**Brief**. Retype the listing below line for line, but only from the line with "Drawing Pencil Graphics" down to the line with "Gamme AERO en action 4", inclusive. Pictures stay out.

**Record extracts**.
------

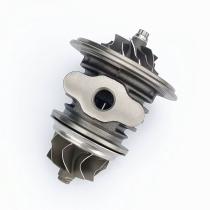 DESPIECE TURBO CAT1174 - CARTUCHO TURBO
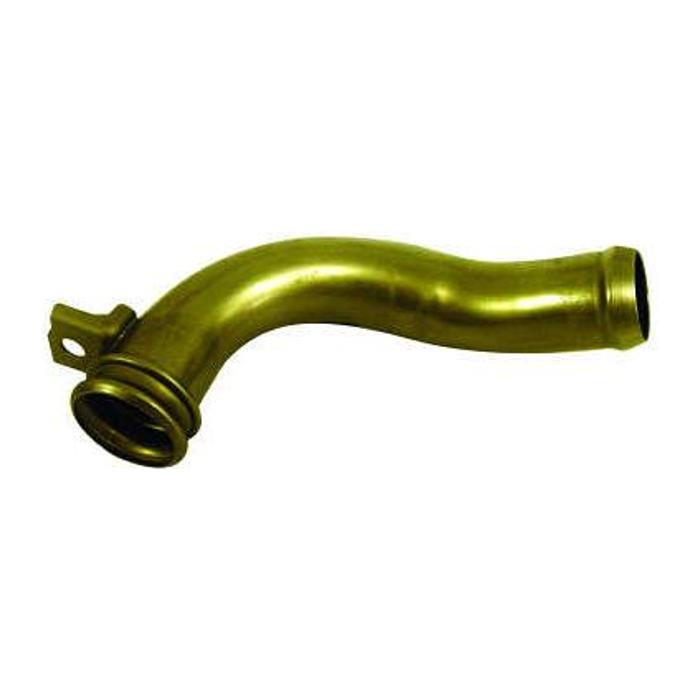 Tubo de Arrefecimento do Motor - Valclei - VC-682.A - (1)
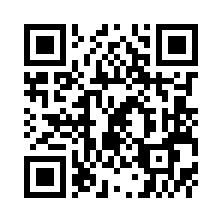 QR Code for 38GAvSWboxEuhMtrn7epwUFuHAWMZPxs1n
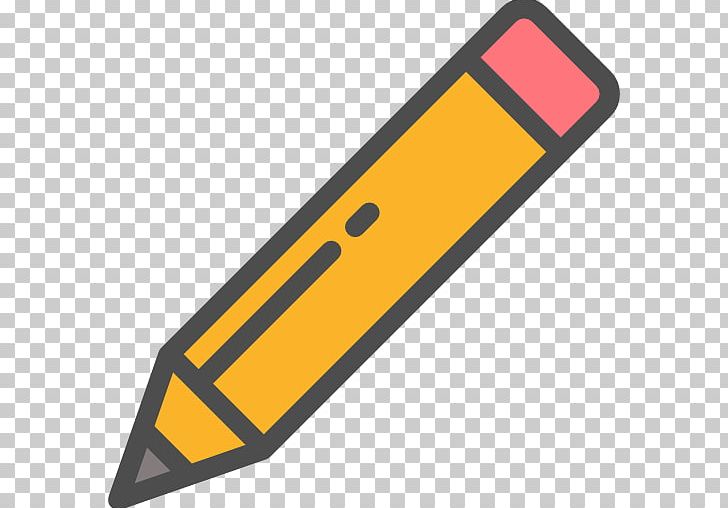 Drawing Pencil Graphics Computer Icons PNG, Clipart, Angle, Computer Icons, Crayon, Drawing, Graphic Design Free PNG Download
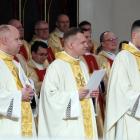 zdjęcie nr 16
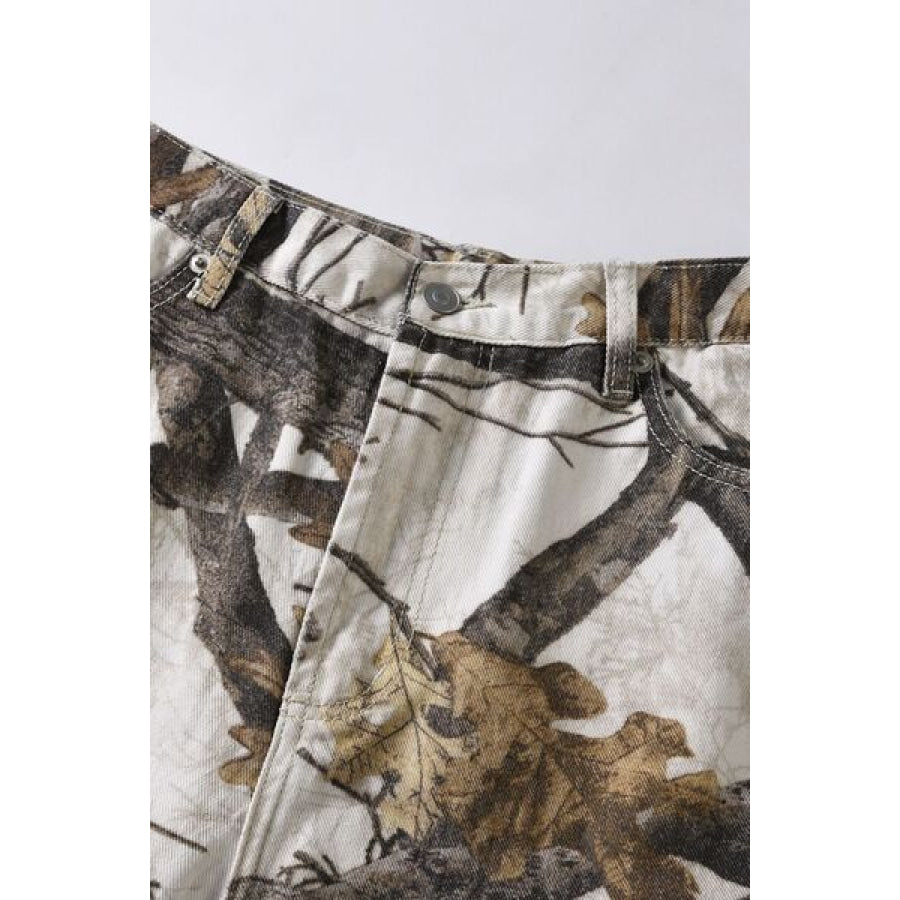 f050e3bf-c79f-4683-a221-5285b5bb60ab-Min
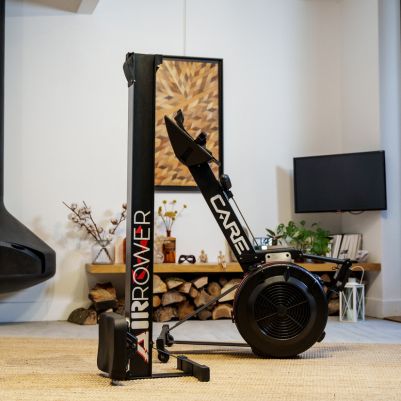 Gamme AERO en action 4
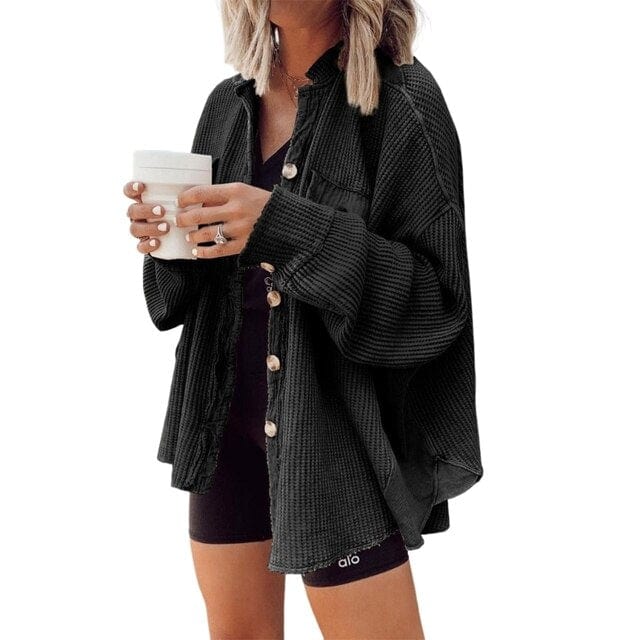 Womens-Fall-Winter-Long-Sleeve-Knit-Shacket-Top-Boyfriend-Shirt-Button-Down-Oversized-Loose-Blouse-Jackets.jpg_640x640_6a105e59-afd2-487f-b4cd-9f7f28acd7cc.jpg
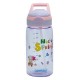 TAROS QUOKKA LİFE WHAT EVER TRİTAN MATARA 500 ML TAROS QUOKKA LİFE WHAT EVER TRİTAN MATARA 500 ML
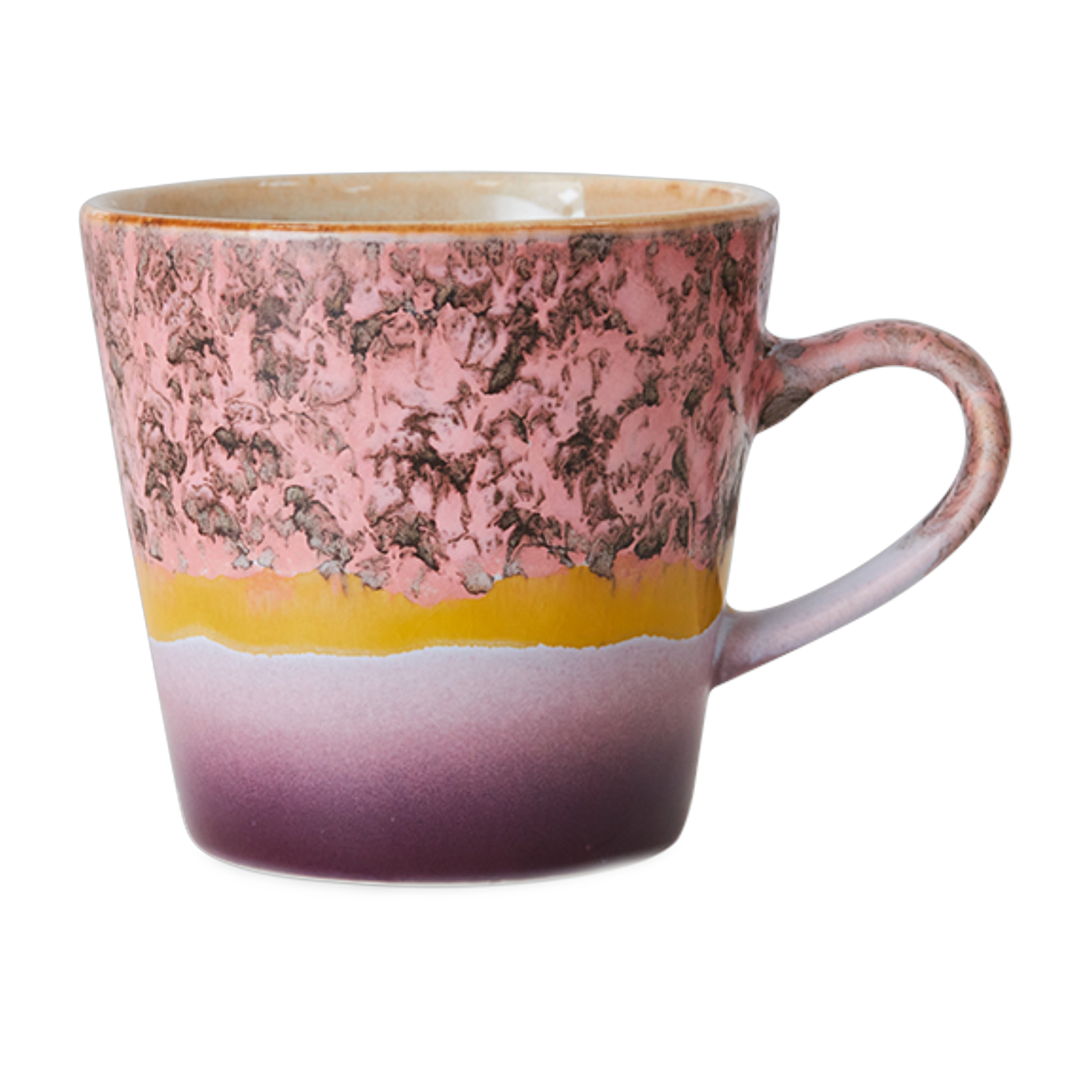 Taza Americano Blast - HKLIVING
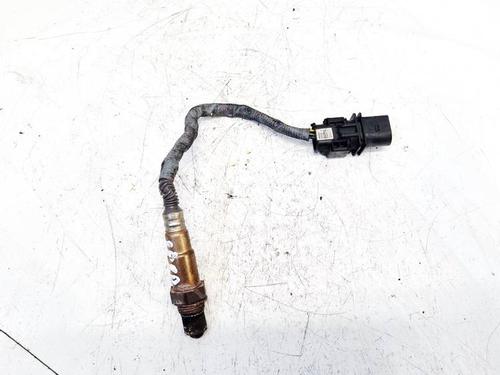 Used Electronic sensor Electronic sensor BMW 6 (E63) 630 i (258 hp) 35298443 35298443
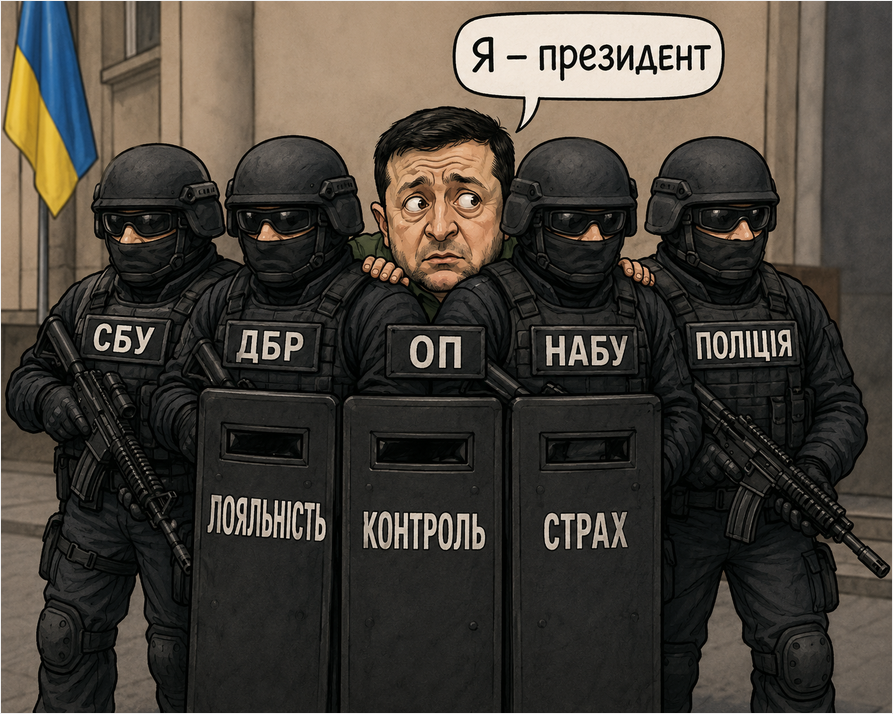 SolodkijAndrij's tweet photo. Історики, до вас питання:
На якому етапі в країні, лідер призначає на посади лише відданих та лояльних до себе силовиків?! https://t.co/jHo8QLpZES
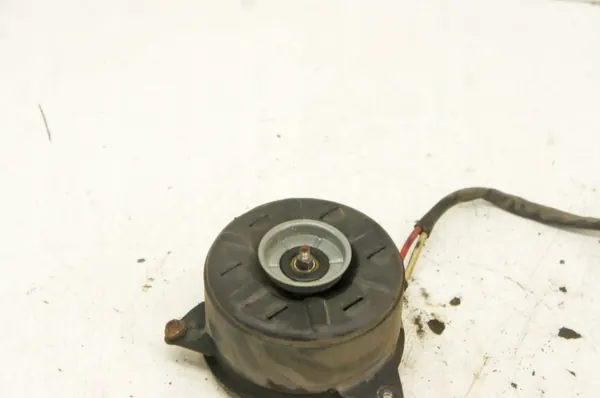 Moteur de Ventilateur TV341 16363-46170 pour Lexus RX III image 3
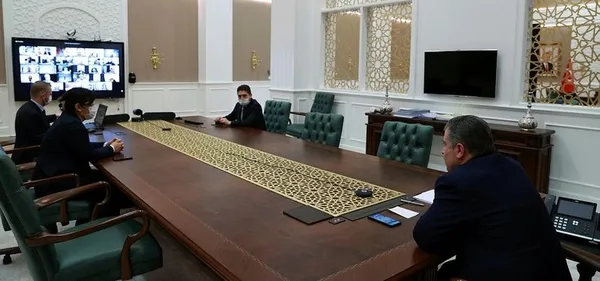 bakan-koca-harita-uzerinden-anlatti-iste-vaka-sayilarinda-artis-gorulen-o-iller-1606332374956.jpg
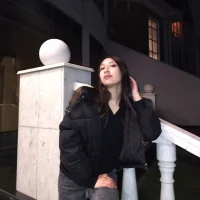 AuroreeGaron's Profile Pic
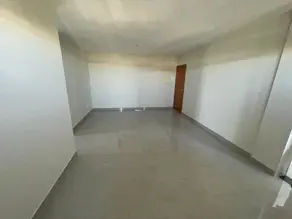 Apartamento Dona Zulmira, Uberlândia - MG — foto 2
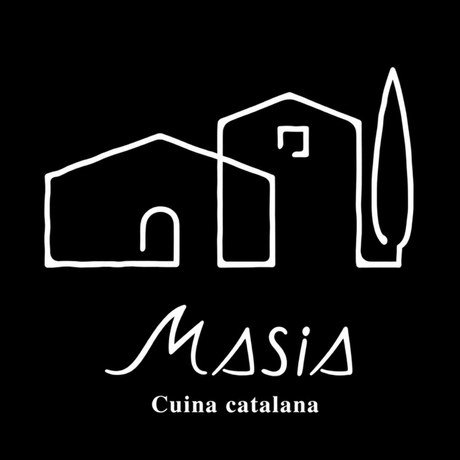 Masia Cuina Catalana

------

**Answer box**.
 Drawing Pencil Graphics Computer Icons PNG, Clipart, Angle, Computer Icons, Crayon, Drawing, Graphic Design Free PNG Download
 zdjęcie nr 16
 f050e3bf-c79f-4683-a221-5285b5bb60ab-Min
 Gamme AERO en action 4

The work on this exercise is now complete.